→ **GIVEN PASSAGE**
====

I present two conversations with my mother: one real, one imagined.

If you don't know my mom...well...she's a wonderful being. She's also extremely quirky. This is not a surprise if you look at me. I am, essentially, my mother's daughter.

I present here two telephone conversations with my mother. The first, is the conversation I wished we'd had. The second is the one we actually did have. Remember, I'm staying in the Days Inn because I'm narrating this week, and I have a broken foot with a ginormous green cast. These two details are important.

CONVERSATION #1

MOM: I just had to call you! I wanted to tell you something really exciting!

ME: Great. I could use some good news.

MOM: You got another bouquet of flowers!

ME: I did?

MOM: Yes! And this one is from MATT DAMON!

ME: Again?

MOM: He really wants to get back together. He says he’d divorce his wife for you. In fact, there are flowers and candy here from all your handsome, famous admirers. Isn’t that wonderful?

ME: I’m bored by it now actually. Being so desired is awfully tiring.

MOM: I know, honey. Boy, do I know.

CONVERSATION #2 (The Real One)

MOM: I just had to call you! I’ve got some good news!

ME: Great. I could use some good news.

MOM: Airway Oxygen just dropped off a knee scooter for you!

(PAUSE)

ME: Oh?

MOM: You are going to love it. It’s got wheels and you put your knee on it and you can roll around, and it’s black with cushions, and there’s this little bag in front so you can carry stuff, I mean…

ME: Mom? I gotta go.

MOM: It’s just wonderful! You’ll never have to use your crutches inside again!

ME: Mom...

MOM: And it folds up and it’s only $70 a month and your insurance, get this, will pay for EVERYTHING!

ME: Mom!! Mom! I’ve gotta go! I’m stuck in my pants!!

MOM: What?

ME: I can’t….muther fucker….I’m sitting on the hotel bed and my pants are stuck on my cast. I can’t get my pants off!!

MOM: Okay then. I’ll let you go.

END SCENE

My life just gets better and better. Really. It’s just so wrong I can’t help but laugh about it. Hopefully, you’re laughing right along with me.

====

→ **THINGS TO DO**
A. Translate this sentence from the passage about two phone conversations with a mother into Spanish: "I am, essentially, my mother's daughter."
B. Print the passage about two phone conversations with a mother word for word, from "I present two" to "bouquet of flowers!".
The records come from a separate source, not from the passage.

[Saved entries]
====

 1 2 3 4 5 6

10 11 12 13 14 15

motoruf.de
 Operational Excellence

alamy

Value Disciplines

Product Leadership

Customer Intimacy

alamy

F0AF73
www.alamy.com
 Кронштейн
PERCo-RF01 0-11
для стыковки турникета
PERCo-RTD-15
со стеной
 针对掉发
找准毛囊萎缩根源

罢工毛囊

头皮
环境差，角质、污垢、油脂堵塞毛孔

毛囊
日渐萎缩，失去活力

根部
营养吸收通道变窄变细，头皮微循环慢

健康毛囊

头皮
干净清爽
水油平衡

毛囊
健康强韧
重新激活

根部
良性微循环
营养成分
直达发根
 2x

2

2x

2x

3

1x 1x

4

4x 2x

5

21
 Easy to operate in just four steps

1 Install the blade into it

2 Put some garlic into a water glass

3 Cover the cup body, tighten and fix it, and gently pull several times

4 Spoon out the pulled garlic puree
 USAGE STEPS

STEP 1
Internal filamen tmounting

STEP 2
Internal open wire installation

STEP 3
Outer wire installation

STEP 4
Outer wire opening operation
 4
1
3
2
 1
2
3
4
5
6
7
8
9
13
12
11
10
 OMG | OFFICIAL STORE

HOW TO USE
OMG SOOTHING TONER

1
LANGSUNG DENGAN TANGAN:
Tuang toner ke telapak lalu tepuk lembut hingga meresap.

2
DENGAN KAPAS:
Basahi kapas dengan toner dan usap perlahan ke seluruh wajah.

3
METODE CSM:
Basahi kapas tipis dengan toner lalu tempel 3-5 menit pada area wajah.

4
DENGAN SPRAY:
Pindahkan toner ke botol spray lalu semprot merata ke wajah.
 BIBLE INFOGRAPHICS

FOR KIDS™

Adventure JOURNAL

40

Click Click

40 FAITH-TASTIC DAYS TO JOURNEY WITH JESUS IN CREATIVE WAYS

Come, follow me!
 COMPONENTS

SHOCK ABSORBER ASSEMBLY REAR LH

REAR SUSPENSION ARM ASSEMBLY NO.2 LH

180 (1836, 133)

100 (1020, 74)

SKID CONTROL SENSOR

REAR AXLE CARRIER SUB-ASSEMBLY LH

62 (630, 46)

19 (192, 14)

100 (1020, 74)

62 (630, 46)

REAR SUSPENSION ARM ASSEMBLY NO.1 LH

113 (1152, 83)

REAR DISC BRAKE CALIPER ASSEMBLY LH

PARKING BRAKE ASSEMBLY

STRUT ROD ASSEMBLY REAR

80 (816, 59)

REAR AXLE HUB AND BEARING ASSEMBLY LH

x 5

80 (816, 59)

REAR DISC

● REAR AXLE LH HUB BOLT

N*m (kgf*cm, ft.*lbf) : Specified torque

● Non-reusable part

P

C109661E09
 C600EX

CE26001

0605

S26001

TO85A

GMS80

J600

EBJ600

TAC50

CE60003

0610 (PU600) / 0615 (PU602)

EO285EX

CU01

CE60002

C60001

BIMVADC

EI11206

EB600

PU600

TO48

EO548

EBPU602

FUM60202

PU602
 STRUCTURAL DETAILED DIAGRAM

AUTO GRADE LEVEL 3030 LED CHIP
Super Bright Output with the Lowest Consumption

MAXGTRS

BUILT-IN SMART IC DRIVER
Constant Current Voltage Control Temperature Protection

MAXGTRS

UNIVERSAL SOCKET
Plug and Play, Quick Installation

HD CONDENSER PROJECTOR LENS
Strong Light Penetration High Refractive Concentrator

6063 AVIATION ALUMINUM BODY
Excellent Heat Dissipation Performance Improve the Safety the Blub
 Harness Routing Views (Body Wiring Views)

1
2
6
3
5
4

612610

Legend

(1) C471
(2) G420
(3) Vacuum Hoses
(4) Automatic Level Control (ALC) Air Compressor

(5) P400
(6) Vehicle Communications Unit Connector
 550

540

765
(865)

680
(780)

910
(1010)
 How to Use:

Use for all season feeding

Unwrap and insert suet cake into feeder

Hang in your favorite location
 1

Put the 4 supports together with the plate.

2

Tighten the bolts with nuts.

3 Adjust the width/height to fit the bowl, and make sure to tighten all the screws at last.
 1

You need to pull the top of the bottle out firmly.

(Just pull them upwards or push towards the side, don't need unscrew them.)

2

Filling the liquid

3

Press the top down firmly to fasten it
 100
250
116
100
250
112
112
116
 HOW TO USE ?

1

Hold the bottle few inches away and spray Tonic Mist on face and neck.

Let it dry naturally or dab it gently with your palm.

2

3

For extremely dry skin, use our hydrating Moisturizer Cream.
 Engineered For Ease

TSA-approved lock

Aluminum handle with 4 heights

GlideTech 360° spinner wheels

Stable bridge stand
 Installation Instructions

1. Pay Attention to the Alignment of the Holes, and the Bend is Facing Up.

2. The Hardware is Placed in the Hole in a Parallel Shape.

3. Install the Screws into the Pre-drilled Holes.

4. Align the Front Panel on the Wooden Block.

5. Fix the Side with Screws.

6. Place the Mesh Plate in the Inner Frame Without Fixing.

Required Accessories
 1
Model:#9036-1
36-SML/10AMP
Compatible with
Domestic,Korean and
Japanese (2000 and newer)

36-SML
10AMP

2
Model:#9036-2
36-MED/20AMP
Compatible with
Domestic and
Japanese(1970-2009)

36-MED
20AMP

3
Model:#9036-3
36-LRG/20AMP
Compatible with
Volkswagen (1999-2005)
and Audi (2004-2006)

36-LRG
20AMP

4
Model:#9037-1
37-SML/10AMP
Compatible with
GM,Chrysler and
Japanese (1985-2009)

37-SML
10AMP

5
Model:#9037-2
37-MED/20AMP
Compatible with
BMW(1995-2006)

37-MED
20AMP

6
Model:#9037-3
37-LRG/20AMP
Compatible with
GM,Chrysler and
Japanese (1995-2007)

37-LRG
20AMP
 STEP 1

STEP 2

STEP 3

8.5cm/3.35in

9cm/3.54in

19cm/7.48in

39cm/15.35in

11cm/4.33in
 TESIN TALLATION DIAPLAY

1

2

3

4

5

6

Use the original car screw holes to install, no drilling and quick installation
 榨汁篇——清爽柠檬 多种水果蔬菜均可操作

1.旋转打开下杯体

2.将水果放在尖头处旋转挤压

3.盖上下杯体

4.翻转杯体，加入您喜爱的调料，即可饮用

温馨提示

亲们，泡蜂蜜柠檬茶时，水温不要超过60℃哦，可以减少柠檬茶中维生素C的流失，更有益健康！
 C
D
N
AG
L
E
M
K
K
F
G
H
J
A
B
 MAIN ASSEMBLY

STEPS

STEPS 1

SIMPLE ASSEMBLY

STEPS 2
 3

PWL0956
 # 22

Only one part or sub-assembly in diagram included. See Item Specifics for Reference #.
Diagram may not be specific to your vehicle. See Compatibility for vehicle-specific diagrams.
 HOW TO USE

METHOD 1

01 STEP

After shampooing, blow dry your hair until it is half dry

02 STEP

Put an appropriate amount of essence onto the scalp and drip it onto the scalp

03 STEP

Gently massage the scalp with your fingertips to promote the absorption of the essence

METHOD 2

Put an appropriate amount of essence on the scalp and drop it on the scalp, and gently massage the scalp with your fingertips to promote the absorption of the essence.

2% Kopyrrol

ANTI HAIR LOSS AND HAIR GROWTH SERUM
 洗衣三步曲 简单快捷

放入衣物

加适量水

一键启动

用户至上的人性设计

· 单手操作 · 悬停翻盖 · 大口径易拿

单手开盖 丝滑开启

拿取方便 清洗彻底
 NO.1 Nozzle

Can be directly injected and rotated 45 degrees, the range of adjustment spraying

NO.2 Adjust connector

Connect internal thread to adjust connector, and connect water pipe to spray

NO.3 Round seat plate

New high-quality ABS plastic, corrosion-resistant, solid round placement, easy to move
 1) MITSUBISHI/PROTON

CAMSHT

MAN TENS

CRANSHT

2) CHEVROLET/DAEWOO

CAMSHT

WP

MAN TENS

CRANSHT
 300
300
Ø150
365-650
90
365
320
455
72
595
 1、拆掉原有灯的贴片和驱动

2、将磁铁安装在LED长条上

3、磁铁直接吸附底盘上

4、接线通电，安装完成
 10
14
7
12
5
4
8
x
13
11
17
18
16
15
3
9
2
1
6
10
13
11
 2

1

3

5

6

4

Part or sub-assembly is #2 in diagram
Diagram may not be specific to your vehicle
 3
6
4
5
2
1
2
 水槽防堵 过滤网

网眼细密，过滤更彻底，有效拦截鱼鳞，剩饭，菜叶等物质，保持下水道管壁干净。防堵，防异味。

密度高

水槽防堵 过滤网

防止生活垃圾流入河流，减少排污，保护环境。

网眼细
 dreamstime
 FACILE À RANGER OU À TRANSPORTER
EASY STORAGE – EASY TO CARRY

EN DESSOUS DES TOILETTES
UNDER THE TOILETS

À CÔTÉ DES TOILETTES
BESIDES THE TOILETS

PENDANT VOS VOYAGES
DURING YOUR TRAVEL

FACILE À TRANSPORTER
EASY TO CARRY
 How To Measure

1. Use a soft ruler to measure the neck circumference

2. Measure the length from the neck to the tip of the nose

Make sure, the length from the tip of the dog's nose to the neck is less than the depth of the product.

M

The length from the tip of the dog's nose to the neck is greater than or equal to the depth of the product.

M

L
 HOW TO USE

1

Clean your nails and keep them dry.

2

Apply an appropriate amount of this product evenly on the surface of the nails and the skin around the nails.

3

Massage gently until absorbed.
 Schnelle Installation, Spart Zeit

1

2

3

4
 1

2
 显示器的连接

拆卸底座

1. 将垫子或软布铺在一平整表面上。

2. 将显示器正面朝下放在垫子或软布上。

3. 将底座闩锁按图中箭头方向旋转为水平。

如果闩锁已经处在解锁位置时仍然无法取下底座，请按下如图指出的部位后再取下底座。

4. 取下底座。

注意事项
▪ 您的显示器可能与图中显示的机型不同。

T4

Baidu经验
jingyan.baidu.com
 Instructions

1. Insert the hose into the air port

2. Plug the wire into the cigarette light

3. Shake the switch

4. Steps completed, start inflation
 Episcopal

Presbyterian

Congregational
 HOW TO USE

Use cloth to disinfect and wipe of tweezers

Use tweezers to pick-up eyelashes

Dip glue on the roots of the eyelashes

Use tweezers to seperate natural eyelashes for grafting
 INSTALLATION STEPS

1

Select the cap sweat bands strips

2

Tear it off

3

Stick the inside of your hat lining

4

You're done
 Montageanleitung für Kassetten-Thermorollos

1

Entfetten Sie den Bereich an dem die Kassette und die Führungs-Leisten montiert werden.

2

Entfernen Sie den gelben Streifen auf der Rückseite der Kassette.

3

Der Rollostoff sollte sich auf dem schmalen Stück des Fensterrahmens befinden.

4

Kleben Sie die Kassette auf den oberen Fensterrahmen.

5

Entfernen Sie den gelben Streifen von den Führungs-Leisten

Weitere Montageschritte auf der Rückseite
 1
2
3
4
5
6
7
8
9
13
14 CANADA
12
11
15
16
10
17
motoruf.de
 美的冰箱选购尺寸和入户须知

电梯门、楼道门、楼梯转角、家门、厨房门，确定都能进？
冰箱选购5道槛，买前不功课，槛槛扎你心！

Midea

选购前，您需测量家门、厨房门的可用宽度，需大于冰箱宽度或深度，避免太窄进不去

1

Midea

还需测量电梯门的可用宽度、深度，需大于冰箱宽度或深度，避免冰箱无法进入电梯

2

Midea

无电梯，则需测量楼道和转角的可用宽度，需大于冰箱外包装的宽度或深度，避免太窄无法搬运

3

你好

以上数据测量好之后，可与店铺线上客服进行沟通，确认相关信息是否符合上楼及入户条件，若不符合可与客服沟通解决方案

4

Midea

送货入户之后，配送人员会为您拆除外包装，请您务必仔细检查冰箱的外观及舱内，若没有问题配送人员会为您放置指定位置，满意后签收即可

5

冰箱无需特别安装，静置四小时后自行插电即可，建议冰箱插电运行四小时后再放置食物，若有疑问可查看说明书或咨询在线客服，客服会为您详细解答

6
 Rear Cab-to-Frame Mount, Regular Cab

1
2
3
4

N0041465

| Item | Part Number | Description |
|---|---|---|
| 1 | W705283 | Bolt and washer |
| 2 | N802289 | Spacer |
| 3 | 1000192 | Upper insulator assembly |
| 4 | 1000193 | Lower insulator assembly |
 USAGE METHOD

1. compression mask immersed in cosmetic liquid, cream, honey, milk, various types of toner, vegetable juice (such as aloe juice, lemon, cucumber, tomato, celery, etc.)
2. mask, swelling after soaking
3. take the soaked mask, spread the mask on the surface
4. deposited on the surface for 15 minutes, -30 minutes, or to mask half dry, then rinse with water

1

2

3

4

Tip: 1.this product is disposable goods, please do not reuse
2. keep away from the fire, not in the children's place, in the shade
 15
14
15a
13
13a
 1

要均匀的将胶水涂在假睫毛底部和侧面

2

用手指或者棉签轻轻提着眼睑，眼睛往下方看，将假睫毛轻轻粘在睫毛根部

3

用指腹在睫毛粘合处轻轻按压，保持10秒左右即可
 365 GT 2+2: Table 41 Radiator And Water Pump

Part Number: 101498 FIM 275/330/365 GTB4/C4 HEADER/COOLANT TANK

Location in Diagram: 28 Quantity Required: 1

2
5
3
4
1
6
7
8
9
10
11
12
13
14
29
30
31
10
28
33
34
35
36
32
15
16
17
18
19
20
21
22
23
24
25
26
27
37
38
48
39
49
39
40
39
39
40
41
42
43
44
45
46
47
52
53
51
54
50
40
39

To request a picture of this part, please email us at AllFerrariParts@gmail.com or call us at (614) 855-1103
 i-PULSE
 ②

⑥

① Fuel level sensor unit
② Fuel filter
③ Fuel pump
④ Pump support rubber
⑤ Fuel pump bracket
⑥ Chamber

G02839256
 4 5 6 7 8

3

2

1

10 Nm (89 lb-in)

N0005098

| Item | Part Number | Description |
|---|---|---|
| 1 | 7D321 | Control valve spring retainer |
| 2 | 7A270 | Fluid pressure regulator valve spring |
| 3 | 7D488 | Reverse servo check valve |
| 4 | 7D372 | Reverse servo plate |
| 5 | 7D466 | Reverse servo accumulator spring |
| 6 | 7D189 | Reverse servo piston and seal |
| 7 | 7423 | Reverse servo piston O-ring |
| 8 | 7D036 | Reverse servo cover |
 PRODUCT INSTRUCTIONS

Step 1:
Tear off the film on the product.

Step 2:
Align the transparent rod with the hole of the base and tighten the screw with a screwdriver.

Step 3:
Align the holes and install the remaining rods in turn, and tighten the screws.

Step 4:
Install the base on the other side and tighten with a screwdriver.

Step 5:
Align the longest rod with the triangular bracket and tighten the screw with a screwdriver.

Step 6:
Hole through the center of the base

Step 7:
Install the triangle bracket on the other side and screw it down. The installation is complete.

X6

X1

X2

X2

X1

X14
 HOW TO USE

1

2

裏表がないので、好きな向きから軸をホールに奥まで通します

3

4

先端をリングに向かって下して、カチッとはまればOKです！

====

→ **YOUR RESPONSES**
A. Soy, esencialmente, la hija de mi madre.

B.
I present two conversations with my mother: one real, one imagined.

If you don't know my mom...well...she's a wonderful being. She's also extremely quirky. This is not a surprise if you look at me. I am, essentially, my mother's daughter.

I present here two telephone conversations with my mother. The first, is the conversation I wished we'd had. The second is the one we actually did have. Remember, I'm staying in the Days Inn because I'm narrating this week, and I have a broken foot with a ginormous green cast. These two details are important.

CONVERSATION #1

MOM: I just had to call you! I wanted to tell you something really exciting!

ME: Great. I could use some good news.

MOM: You got another bouquet of flowers!